▶

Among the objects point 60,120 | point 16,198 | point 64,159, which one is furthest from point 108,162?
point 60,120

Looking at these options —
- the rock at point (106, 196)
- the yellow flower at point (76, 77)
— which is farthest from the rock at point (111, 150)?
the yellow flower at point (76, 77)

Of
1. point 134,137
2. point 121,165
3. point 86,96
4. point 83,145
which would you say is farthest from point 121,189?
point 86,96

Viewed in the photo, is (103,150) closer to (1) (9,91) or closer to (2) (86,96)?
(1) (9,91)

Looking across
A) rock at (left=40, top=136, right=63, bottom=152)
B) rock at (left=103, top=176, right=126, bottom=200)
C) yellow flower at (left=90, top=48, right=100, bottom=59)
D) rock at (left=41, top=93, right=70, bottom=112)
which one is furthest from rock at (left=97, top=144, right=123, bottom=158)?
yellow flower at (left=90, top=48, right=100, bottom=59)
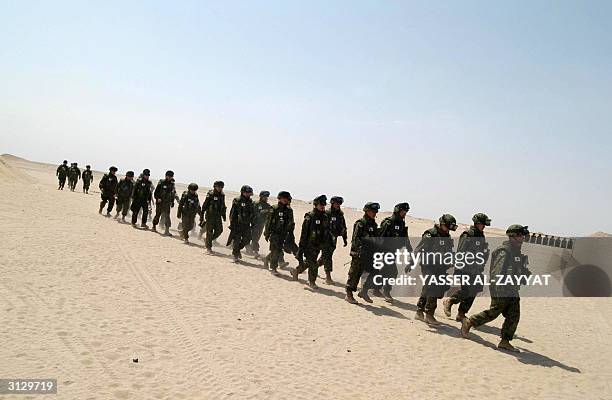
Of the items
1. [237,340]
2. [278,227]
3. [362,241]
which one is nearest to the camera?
[237,340]

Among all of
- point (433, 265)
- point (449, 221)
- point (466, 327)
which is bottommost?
point (466, 327)

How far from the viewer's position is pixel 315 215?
1034 centimetres

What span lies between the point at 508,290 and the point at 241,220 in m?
8.06

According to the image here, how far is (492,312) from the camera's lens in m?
7.28

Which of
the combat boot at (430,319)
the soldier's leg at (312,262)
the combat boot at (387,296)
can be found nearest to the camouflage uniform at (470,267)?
the combat boot at (430,319)

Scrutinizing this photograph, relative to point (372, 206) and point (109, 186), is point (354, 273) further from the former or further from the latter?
point (109, 186)

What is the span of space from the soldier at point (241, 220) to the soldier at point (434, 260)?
238 inches

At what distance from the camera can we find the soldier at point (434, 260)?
834 cm

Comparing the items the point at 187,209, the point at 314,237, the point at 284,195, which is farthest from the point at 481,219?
the point at 187,209

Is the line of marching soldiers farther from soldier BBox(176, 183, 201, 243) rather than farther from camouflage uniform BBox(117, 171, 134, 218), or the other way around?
camouflage uniform BBox(117, 171, 134, 218)

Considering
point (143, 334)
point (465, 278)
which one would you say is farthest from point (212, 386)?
point (465, 278)

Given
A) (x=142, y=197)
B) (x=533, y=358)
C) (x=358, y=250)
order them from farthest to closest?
(x=142, y=197), (x=358, y=250), (x=533, y=358)

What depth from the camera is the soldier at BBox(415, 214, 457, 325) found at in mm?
8344

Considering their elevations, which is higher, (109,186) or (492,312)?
(109,186)
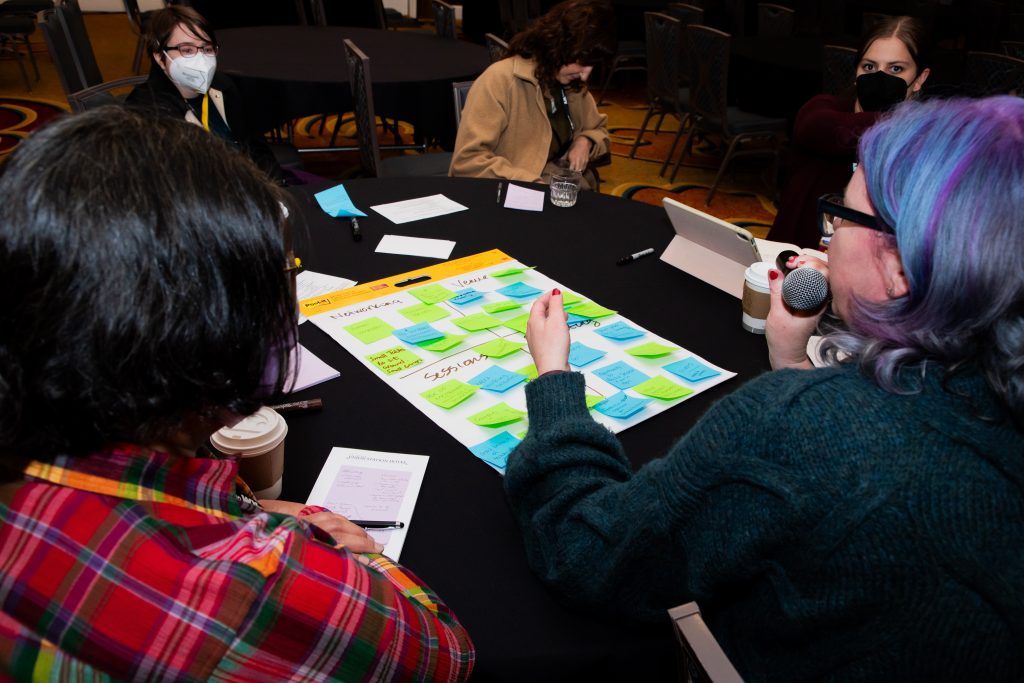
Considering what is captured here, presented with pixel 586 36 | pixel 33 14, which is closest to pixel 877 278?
pixel 586 36

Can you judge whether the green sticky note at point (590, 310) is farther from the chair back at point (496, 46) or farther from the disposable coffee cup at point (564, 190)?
the chair back at point (496, 46)

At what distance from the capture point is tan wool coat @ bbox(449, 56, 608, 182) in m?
2.63

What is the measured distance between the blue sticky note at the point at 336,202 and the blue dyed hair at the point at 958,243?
1462 millimetres

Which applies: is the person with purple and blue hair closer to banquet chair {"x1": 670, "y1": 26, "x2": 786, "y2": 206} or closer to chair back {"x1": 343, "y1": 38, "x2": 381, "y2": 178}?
chair back {"x1": 343, "y1": 38, "x2": 381, "y2": 178}

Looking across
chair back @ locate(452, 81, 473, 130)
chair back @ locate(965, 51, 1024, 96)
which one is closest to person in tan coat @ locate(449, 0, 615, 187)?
chair back @ locate(452, 81, 473, 130)

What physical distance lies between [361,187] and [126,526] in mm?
1676

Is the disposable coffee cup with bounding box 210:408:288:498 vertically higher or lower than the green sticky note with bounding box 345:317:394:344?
higher

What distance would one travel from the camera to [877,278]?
922 millimetres

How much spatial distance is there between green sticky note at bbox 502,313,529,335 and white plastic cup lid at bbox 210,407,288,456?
0.57 meters

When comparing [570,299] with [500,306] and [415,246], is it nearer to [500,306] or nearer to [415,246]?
[500,306]

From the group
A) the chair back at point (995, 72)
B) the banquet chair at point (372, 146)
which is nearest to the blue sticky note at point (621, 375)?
the banquet chair at point (372, 146)

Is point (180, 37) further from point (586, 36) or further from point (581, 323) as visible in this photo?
point (581, 323)

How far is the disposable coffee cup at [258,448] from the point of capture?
98 cm

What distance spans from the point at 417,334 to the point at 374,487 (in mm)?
427
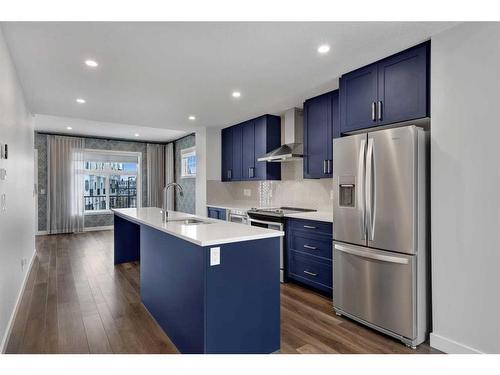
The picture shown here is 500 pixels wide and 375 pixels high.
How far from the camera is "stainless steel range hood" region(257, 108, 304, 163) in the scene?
13.7 feet

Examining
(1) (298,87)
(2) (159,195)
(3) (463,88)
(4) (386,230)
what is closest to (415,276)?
(4) (386,230)

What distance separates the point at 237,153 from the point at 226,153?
423 millimetres

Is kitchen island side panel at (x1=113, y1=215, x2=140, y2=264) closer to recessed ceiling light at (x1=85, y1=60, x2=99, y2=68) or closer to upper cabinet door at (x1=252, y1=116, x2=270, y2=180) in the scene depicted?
Result: upper cabinet door at (x1=252, y1=116, x2=270, y2=180)

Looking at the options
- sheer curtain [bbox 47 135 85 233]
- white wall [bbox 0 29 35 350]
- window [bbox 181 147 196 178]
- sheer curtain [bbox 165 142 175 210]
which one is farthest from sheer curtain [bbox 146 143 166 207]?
white wall [bbox 0 29 35 350]

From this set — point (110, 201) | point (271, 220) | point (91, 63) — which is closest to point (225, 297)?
point (271, 220)

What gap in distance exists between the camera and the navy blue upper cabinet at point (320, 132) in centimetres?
359

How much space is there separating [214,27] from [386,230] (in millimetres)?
2058

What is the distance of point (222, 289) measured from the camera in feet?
6.45

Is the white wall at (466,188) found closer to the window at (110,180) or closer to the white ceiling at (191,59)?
the white ceiling at (191,59)

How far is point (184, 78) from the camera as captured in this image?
10.4 feet

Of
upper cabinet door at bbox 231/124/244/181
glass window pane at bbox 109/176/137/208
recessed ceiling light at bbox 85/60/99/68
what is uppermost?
recessed ceiling light at bbox 85/60/99/68

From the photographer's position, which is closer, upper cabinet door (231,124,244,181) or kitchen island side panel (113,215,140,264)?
kitchen island side panel (113,215,140,264)

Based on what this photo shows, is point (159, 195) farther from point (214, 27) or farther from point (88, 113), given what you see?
point (214, 27)

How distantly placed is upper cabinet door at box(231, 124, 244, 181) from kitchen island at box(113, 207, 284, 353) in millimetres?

◀

Zet de volledige lijst hierboven om in een JSON-array van strings, met één string per regel en zonder lege regels. Laat de afbeeldingen weg uit uw antwoord.

*ANTWOORD OP OPDRACHT*:
[
  "Among the objects point 60,120 | point 16,198 | point 64,159, which one is furthest from point 108,162?",
  "point 60,120",
  "Looking at these options —",
  "- the rock at point (106, 196)",
  "- the yellow flower at point (76, 77)",
  "— which is farthest from the rock at point (111, 150)?",
  "the yellow flower at point (76, 77)",
  "Of",
  "1. point 134,137",
  "2. point 121,165",
  "3. point 86,96",
  "4. point 83,145",
  "which would you say is farthest from point 121,189?",
  "point 86,96",
  "Viewed in the photo, is (103,150) closer to (1) (9,91) or closer to (2) (86,96)?",
  "(1) (9,91)",
  "Looking across",
  "A) rock at (left=40, top=136, right=63, bottom=152)",
  "B) rock at (left=103, top=176, right=126, bottom=200)",
  "C) yellow flower at (left=90, top=48, right=100, bottom=59)",
  "D) rock at (left=41, top=93, right=70, bottom=112)",
  "which one is furthest from rock at (left=97, top=144, right=123, bottom=158)?",
  "yellow flower at (left=90, top=48, right=100, bottom=59)",
  "Of the items",
  "1. [237,340]",
  "2. [278,227]",
  "3. [362,241]",
  "which one is nearest to the camera?",
  "[237,340]",
  "Among all of",
  "- point (433, 265)",
  "- point (449, 221)",
  "- point (466, 327)",
  "which is bottommost?",
  "point (466, 327)",
  "How far from the viewer's position is pixel 315 215?",
  "1034 centimetres",
  "What span lies between the point at 508,290 and the point at 241,220 in m?",
  "8.06",
  "According to the image here, how far is (492,312) from the camera's lens in m?",
  "7.28",
  "Which of",
  "the combat boot at (430,319)",
  "the soldier's leg at (312,262)",
  "the combat boot at (387,296)",
  "can be found nearest to the camouflage uniform at (470,267)?",
  "the combat boot at (430,319)",
  "Scrutinizing this photograph, relative to point (372, 206) and point (109, 186), is point (354, 273) further from the former or further from the latter?",
  "point (109, 186)",
  "What is the span of space from the soldier at point (241, 220) to the soldier at point (434, 260)?",
  "238 inches",
  "At what distance from the camera can we find the soldier at point (434, 260)?",
  "834 cm",
  "Comparing the items the point at 187,209, the point at 314,237, the point at 284,195, which is farthest from the point at 481,219?",
  "the point at 187,209",
  "Is the line of marching soldiers farther from soldier BBox(176, 183, 201, 243) rather than farther from camouflage uniform BBox(117, 171, 134, 218), or the other way around?",
  "camouflage uniform BBox(117, 171, 134, 218)",
  "Considering",
  "point (143, 334)",
  "point (465, 278)",
  "which one would you say is farthest from point (212, 386)?",
  "point (465, 278)",
  "Given",
  "A) (x=142, y=197)",
  "B) (x=533, y=358)",
  "C) (x=358, y=250)",
  "order them from farthest to closest?",
  "(x=142, y=197), (x=358, y=250), (x=533, y=358)",
  "What depth from the camera is the soldier at BBox(415, 214, 457, 325) found at in mm?",
  "8344",
  "Considering their elevations, which is higher, (109,186) or (492,312)?",
  "(109,186)",
  "Considering what is captured here, presented with pixel 586 36 | pixel 33 14, which is closest to pixel 877 278?",
  "pixel 586 36",
  "Can you judge whether the green sticky note at point (590, 310) is farther from the chair back at point (496, 46) or farther from the disposable coffee cup at point (564, 190)?",
  "the chair back at point (496, 46)",
  "At what distance from the capture point is tan wool coat @ bbox(449, 56, 608, 182) in m?",
  "2.63",
  "What is the measured distance between the blue sticky note at the point at 336,202 and the blue dyed hair at the point at 958,243?",
  "1462 millimetres",
  "Which applies: is the person with purple and blue hair closer to banquet chair {\"x1\": 670, \"y1\": 26, \"x2\": 786, \"y2\": 206} or closer to chair back {\"x1\": 343, \"y1\": 38, \"x2\": 381, \"y2\": 178}?",
  "chair back {\"x1\": 343, \"y1\": 38, \"x2\": 381, \"y2\": 178}",
  "Looking across",
  "chair back @ locate(452, 81, 473, 130)",
  "chair back @ locate(965, 51, 1024, 96)",
  "which one is closest to person in tan coat @ locate(449, 0, 615, 187)?",
  "chair back @ locate(452, 81, 473, 130)",
  "What physical distance lies between [361,187] and [126,526] in mm?",
  "1676",
  "Is the disposable coffee cup with bounding box 210:408:288:498 vertically higher or lower than the green sticky note with bounding box 345:317:394:344?",
  "higher",
  "What distance would one travel from the camera to [877,278]?",
  "922 millimetres",
  "How much spatial distance is there between green sticky note at bbox 502,313,529,335 and white plastic cup lid at bbox 210,407,288,456?",
  "0.57 meters",
  "When comparing [570,299] with [500,306] and [415,246], is it nearer to [500,306] or nearer to [415,246]?",
  "[500,306]",
  "From the group",
  "A) the chair back at point (995, 72)",
  "B) the banquet chair at point (372, 146)",
  "which is nearest to the blue sticky note at point (621, 375)?",
  "the banquet chair at point (372, 146)",
  "Is point (180, 37) further from point (586, 36) or further from point (581, 323) as visible in this photo?",
  "point (581, 323)",
  "How far is the disposable coffee cup at [258,448] from the point of capture?",
  "98 cm",
  "What distance spans from the point at 417,334 to the point at 374,487 (in mm)?",
  "427",
  "The picture shown here is 500 pixels wide and 375 pixels high.",
  "How far from the camera is \"stainless steel range hood\" region(257, 108, 304, 163) in the scene?",
  "13.7 feet",
  "Examining",
  "(1) (298,87)",
  "(2) (159,195)",
  "(3) (463,88)",
  "(4) (386,230)",
  "what is closest to (415,276)?",
  "(4) (386,230)",
  "What distance separates the point at 237,153 from the point at 226,153?",
  "423 millimetres",
  "Is kitchen island side panel at (x1=113, y1=215, x2=140, y2=264) closer to recessed ceiling light at (x1=85, y1=60, x2=99, y2=68) or closer to upper cabinet door at (x1=252, y1=116, x2=270, y2=180) in the scene depicted?",
  "Result: upper cabinet door at (x1=252, y1=116, x2=270, y2=180)",
  "Looking at the options",
  "- sheer curtain [bbox 47 135 85 233]",
  "- white wall [bbox 0 29 35 350]",
  "- window [bbox 181 147 196 178]",
  "- sheer curtain [bbox 165 142 175 210]",
  "which one is farthest from sheer curtain [bbox 146 143 166 207]?",
  "white wall [bbox 0 29 35 350]",
  "From this set — point (110, 201) | point (271, 220) | point (91, 63) — which is closest to point (225, 297)?",
  "point (271, 220)",
  "What gap in distance exists between the camera and the navy blue upper cabinet at point (320, 132) in centimetres?",
  "359",
  "How much space is there separating [214,27] from [386,230] (in millimetres)?",
  "2058",
  "What is the distance of point (222, 289) measured from the camera in feet?",
  "6.45",
  "Is the white wall at (466,188) found closer to the window at (110,180) or closer to the white ceiling at (191,59)?",
  "the white ceiling at (191,59)",
  "How far is point (184, 78) from the camera as captured in this image?",
  "10.4 feet",
  "Of",
  "upper cabinet door at bbox 231/124/244/181",
  "glass window pane at bbox 109/176/137/208",
  "recessed ceiling light at bbox 85/60/99/68",
  "what is uppermost?",
  "recessed ceiling light at bbox 85/60/99/68",
  "From the photographer's position, which is closer, upper cabinet door (231,124,244,181) or kitchen island side panel (113,215,140,264)?",
  "kitchen island side panel (113,215,140,264)",
  "Based on what this photo shows, is point (159, 195) farther from point (214, 27) or farther from point (88, 113), given what you see?",
  "point (214, 27)",
  "How distantly placed is upper cabinet door at box(231, 124, 244, 181) from kitchen island at box(113, 207, 284, 353) in millimetres?"
]